Stored items from a collection:
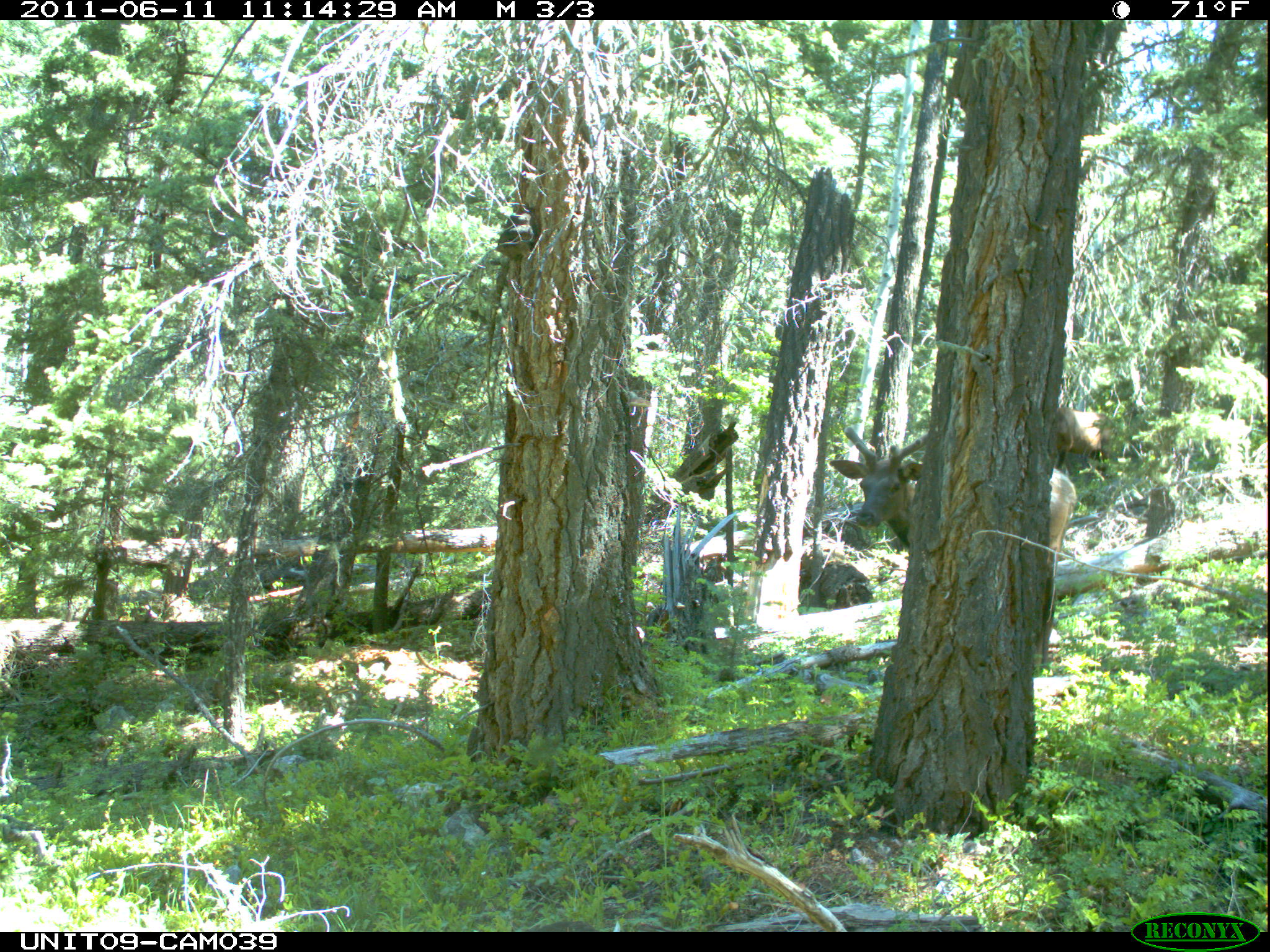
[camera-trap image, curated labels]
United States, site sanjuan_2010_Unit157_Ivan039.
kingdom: Animalia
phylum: Chordata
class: Mammalia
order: Artiodactyla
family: Cervidae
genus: Cervus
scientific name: Cervus elaphus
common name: red deer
Cervus elaphus (red deer).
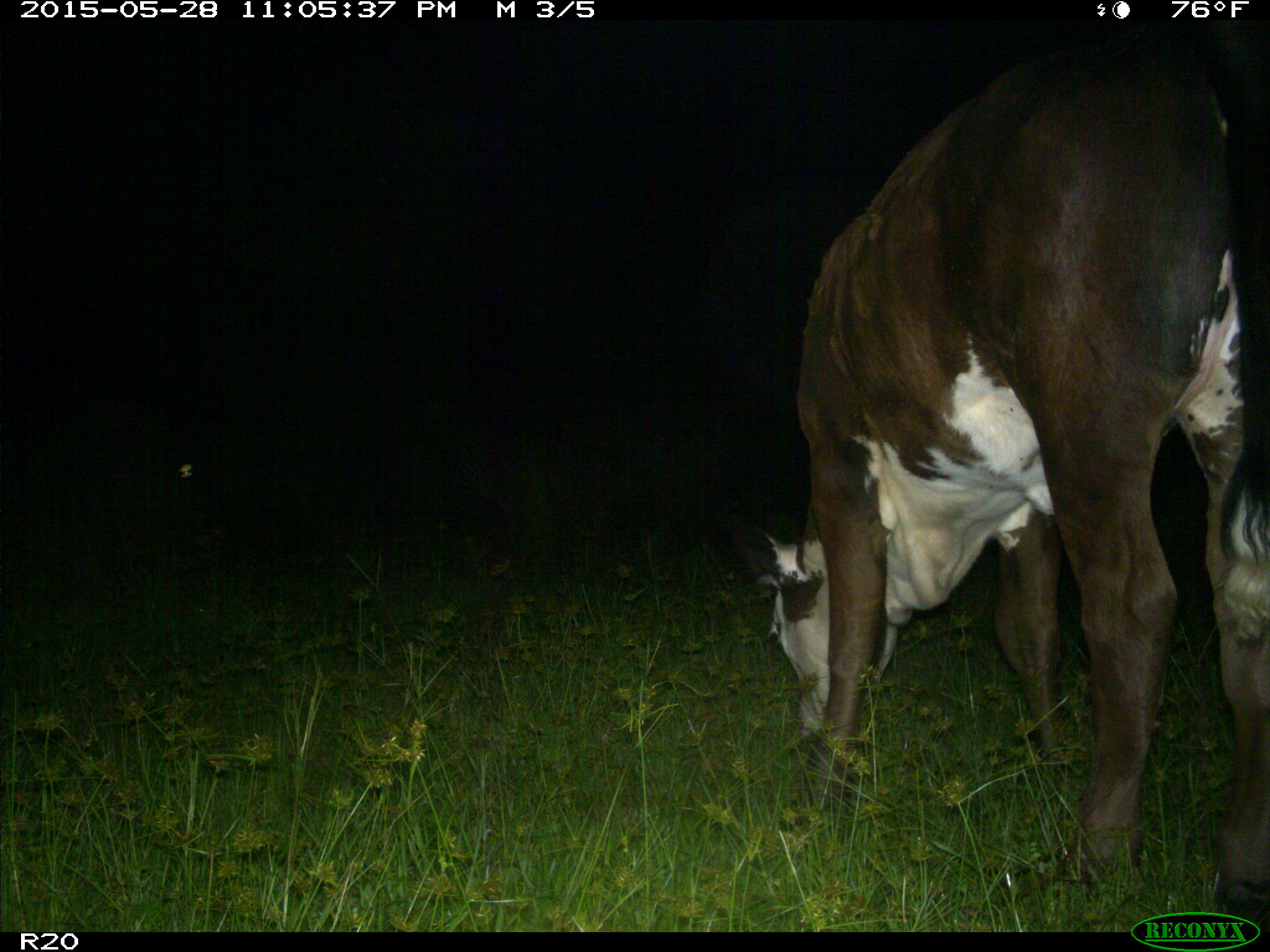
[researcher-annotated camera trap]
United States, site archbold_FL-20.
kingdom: Animalia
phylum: Chordata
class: Mammalia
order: Artiodactyla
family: Bovidae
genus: Bos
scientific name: Bos taurus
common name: domestic cow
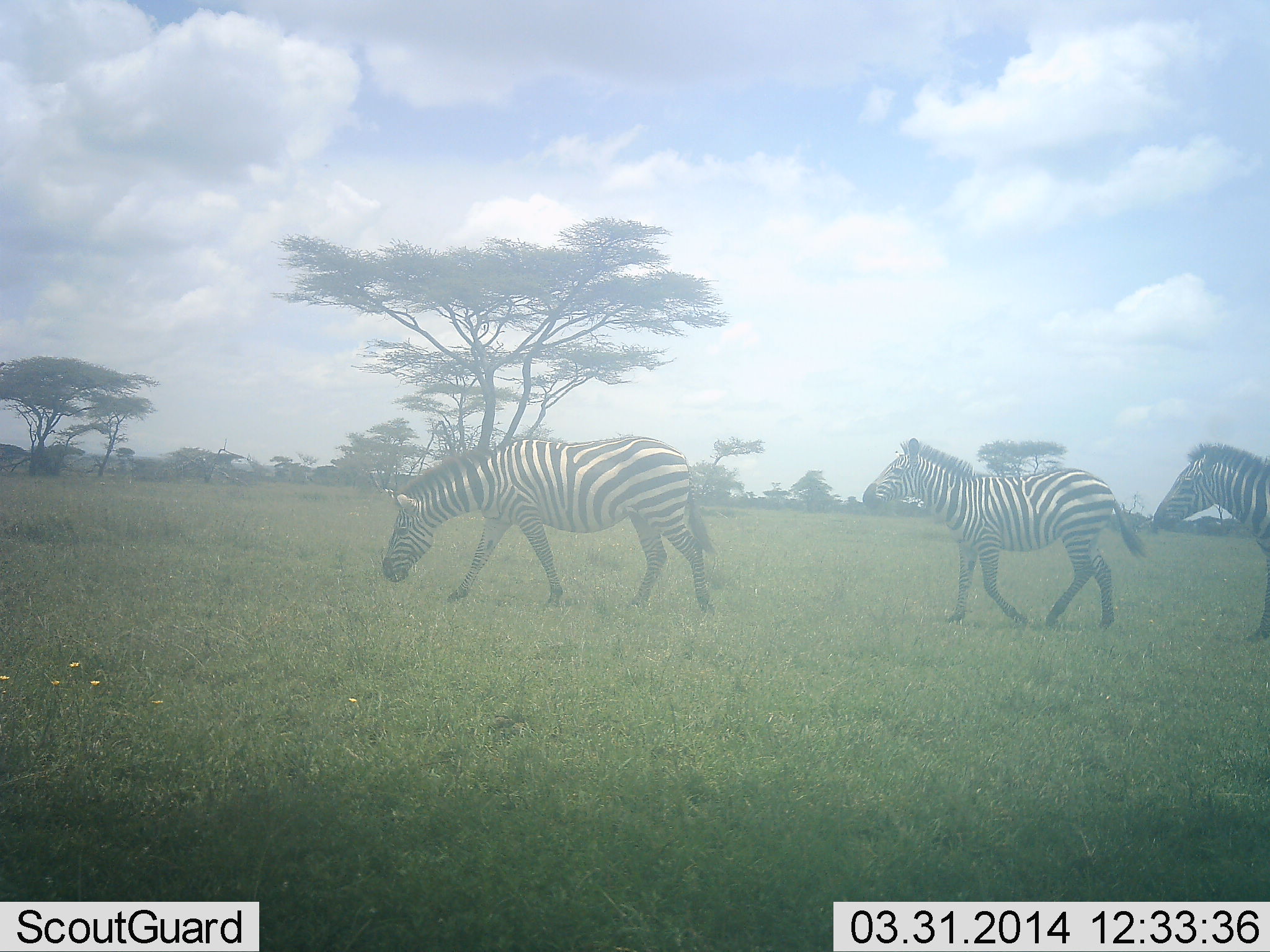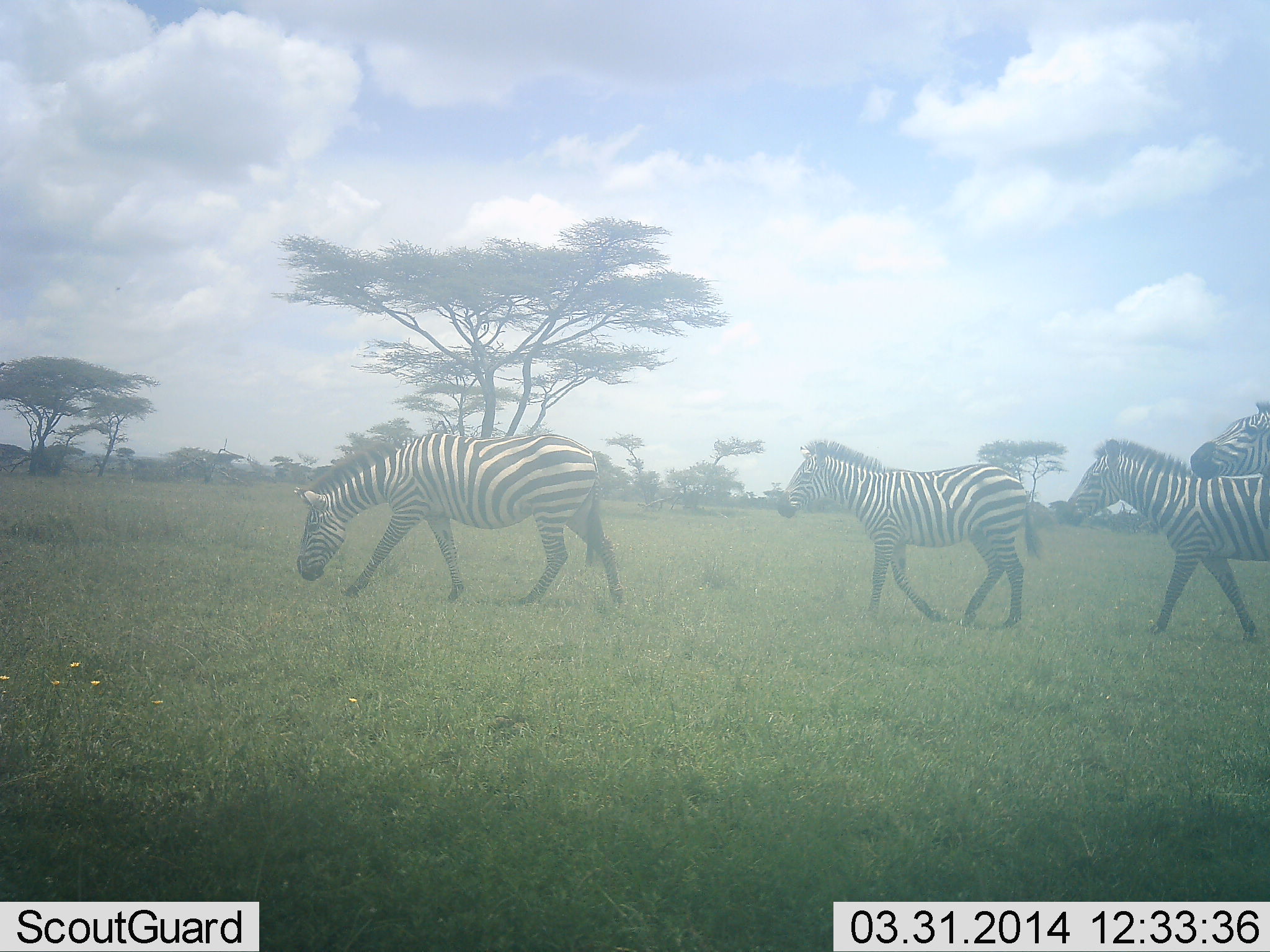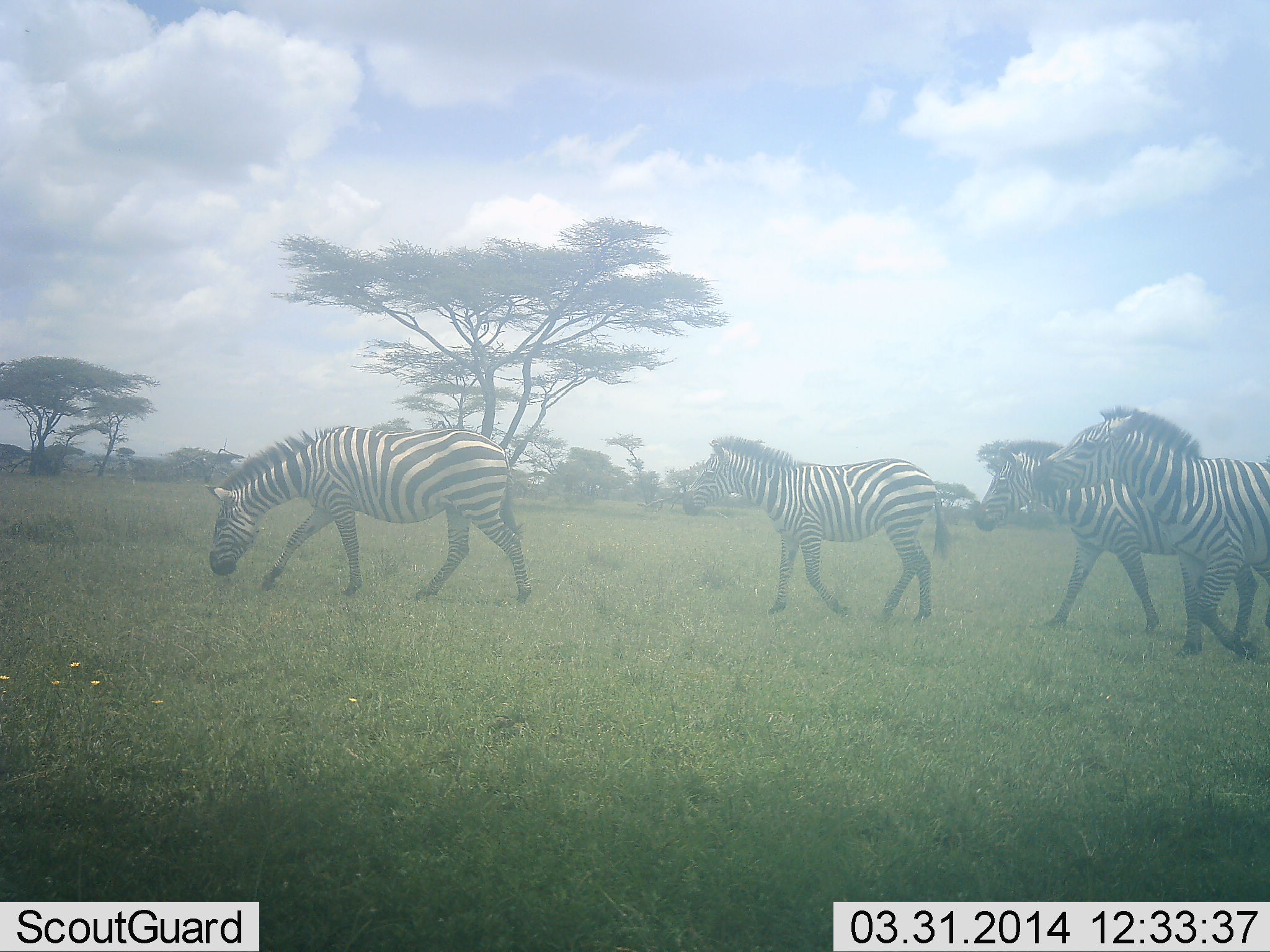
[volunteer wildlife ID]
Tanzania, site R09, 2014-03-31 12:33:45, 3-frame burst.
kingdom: Animalia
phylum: Chordata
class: Mammalia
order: Perissodactyla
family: Equidae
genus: Equus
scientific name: Equus quagga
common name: plains zebra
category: zebra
Zebra (plains zebra) (Equus quagga), count 4. Behavior (volunteer vote fractions): standing 20%, resting 0%, moving 100%, interacting 0%. Young present (vote fraction): 0%. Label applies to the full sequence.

=== PROBLEM DETAILS ===
Write out the records above exactly as they appear, leaving out any pictures.

=== WORKED SOLUTION ===
[camera-trap image, curated labels]
United States, site sanjuan_2010_Unit157_Ivan039.
kingdom: Animalia
phylum: Chordata
class: Mammalia
order: Artiodactyla
family: Cervidae
genus: Cervus
scientific name: Cervus elaphus
common name: red deer
Cervus elaphus (red deer).
[researcher-annotated camera trap]
United States, site archbold_FL-20.
kingdom: Animalia
phylum: Chordata
class: Mammalia
order: Artiodactyla
family: Bovidae
genus: Bos
scientific name: Bos taurus
common name: domestic cow
[volunteer wildlife ID]
Tanzania, site R09, 2014-03-31 12:33:45, 3-frame burst.
kingdom: Animalia
phylum: Chordata
class: Mammalia
order: Perissodactyla
family: Equidae
genus: Equus
scientific name: Equus quagga
common name: plains zebra
category: zebra
Zebra (plains zebra) (Equus quagga), count 4. Behavior (volunteer vote fractions): standing 20%, resting 0%, moving 100%, interacting 0%. Young present (vote fraction): 0%. Label applies to the full sequence.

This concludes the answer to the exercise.